#### [Verilen metin]

________

SMK’nun 6/1 md’sine göre, tescil başvurusu yapılan bir markanın tescil edilmiş veya önceki tarihte başvurusu yapılmış marka ile aynılığı ya da benzerliği ve kapsadığı mal veya hizmetlerin aynılığı ya da benzerliği nedeniyle, tescil edilmiş veya önceki tarihte başvurusu yapılmış marka ile halk tarafından ilişkilendirilme ihtimali de dahil karıştırılma ihtimali varsa itiraz üzerine başvuru reddedilir.
Karıştırılma ihtimali ortalama tüketicilerin her iki işaret arasında bir şekilde bağlantı kurmasıdır. Eğer mal veya hizmetin aynı işletmeden ileri geldiği yönünde bir algılama ortaya çıkıyor, yani bir işletmeye ait mal veya hizmet başka bir işletmeye ait mal veya hizmet ile karıştırılıyor ve bu nedenle satın alınıyor ise doğrudan karıştırma ihtimali; eğer mal veya hizmetin markası birbirinden ayırd ediliyor ancak bunların aynı işletmenin markaları olduğu ya da bu mal veya hizmetin aralarında ekonomik bağlantı bulunan işletmelerden geldiği biçiminde bir algılama oluşuyor ise bu halde de dolaylı karıştırma ihtimalinden söz edilecektir.
Somut olayda davacının davaya dayanak markalarından …., … ve … tescil numaralı markalar ile davalı markası arasında sınıfsal benzerliğin bulunmadığı, … tescil numaralı markanın ise, davalı markasından sonra tescil edilmiş olması nedeniyle değerlendirmeye alınamayacağı anlaşılmıştır.
Davalı markası ile sınıfsal benzerliği olup, tesil önceliği bulunan davacı markalarının … tescil numaralı “…”, … tescil numaralı “… “, …. tescil numaralı “….”, … tescil numaralı “… “, … tescil numaralı “www…..com” ve … tescil numaralı “… ” ibare ve unsurlarından oluştuğu “…” kelime unsurundan müteşekkil davacı markası ile kıyaslandığında söz konusu markaların işitsel, anlamsal ve görsel olarak farklılıklar içerdiği ve ortalama tüketici nezdinde, bütünsel değerlendirmede farklı olarak algılandıkları, hükümsüzlük koşullarının oluşmadığı kanaatine varılmıştır.

________

Koleksiyon kayıtları:
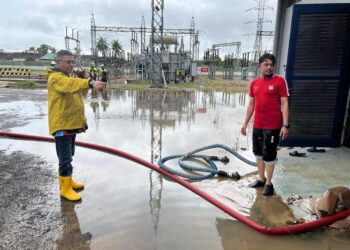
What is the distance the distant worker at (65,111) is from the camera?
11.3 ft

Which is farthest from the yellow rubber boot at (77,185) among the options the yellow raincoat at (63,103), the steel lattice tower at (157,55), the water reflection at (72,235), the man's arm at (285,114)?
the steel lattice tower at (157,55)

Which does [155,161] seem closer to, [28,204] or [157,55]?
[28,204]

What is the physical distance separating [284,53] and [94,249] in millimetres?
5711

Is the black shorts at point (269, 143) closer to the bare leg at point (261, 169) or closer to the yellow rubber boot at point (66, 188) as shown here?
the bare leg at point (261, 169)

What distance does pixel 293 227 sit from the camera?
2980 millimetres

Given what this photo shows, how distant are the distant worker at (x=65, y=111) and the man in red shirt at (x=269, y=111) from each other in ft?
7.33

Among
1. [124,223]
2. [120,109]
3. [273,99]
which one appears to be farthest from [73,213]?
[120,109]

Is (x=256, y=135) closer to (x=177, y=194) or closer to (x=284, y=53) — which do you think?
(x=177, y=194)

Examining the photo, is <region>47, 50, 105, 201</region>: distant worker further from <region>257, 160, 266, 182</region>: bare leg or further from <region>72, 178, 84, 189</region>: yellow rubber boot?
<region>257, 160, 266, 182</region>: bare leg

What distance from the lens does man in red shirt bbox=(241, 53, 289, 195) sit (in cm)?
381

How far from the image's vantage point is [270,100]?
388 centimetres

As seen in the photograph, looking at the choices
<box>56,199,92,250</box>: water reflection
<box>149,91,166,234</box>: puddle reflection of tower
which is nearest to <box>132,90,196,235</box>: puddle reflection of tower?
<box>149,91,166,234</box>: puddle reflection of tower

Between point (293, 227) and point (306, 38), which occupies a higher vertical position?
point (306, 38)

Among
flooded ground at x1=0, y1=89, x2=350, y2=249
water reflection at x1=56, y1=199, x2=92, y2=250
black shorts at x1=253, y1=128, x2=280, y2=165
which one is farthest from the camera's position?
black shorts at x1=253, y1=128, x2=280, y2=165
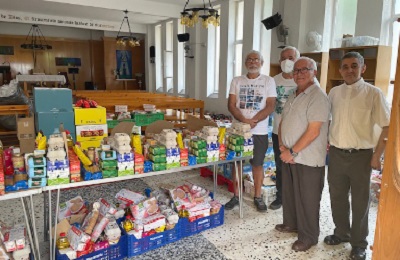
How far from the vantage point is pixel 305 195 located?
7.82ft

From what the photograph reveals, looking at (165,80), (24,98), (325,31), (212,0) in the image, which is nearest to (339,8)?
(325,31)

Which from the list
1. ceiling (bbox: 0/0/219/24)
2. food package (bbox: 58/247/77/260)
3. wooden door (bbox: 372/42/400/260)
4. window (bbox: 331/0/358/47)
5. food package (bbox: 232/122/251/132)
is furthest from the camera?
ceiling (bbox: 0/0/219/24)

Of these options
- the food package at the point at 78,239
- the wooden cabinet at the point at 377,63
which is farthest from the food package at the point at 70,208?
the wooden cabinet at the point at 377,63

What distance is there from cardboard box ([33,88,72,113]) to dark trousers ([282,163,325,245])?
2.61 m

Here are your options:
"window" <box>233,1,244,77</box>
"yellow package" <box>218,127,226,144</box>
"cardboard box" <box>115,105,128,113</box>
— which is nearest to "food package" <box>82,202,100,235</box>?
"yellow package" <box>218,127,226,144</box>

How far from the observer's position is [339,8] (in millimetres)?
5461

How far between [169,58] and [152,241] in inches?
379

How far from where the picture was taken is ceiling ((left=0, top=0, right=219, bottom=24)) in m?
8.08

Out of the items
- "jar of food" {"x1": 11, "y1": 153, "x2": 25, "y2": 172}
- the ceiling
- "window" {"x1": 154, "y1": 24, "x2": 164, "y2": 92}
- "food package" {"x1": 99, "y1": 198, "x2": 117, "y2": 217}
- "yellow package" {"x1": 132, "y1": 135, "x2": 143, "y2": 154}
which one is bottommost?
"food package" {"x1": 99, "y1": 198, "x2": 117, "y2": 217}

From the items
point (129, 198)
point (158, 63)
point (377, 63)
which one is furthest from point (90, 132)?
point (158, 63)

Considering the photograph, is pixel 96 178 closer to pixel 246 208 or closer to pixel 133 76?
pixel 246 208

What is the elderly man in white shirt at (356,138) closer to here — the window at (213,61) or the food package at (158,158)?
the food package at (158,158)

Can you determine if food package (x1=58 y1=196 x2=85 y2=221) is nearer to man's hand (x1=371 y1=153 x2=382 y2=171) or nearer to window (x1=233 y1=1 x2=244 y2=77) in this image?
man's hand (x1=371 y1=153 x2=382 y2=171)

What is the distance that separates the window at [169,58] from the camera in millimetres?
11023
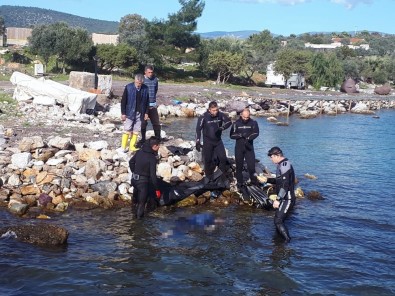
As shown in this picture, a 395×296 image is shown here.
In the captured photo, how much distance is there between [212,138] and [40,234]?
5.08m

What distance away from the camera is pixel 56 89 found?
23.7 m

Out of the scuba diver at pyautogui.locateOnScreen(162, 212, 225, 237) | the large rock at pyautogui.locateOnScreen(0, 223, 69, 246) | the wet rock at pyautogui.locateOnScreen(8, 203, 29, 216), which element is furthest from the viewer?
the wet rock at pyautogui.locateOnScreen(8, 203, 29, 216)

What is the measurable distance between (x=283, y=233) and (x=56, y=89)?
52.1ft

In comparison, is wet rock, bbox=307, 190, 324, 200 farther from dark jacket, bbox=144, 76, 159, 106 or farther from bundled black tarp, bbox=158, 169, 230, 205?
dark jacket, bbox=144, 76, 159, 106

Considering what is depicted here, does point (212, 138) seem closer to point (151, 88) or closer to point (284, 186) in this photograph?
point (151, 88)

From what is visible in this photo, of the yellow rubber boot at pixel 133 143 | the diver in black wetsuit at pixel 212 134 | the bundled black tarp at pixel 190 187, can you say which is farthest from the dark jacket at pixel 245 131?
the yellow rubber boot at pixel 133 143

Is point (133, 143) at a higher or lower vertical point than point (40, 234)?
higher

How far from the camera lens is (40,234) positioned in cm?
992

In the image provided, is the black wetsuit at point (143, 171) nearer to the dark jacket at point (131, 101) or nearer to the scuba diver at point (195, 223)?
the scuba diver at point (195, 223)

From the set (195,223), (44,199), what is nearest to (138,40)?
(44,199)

________

#### [Görev talimatı]
Marka karıştırılma ihtimaline ilişkin metinden "Somut olayda davacının" sözcükleriyle başlayan ve "değerlendirmeye alınamayacağı anlaşılmıştır." sözcükleri de dahil olmak üzere onlara kadar süren kısmı hiç değiştirmeden alıntılayın.

#### [Sorunun çözümü]
Somut olayda davacının davaya dayanak markalarından …., … ve … tescil numaralı markalar ile davalı markası arasında sınıfsal benzerliğin bulunmadığı, … tescil numaralı markanın ise, davalı markasından sonra tescil edilmiş olması nedeniyle değerlendirmeye alınamayacağı anlaşılmıştır.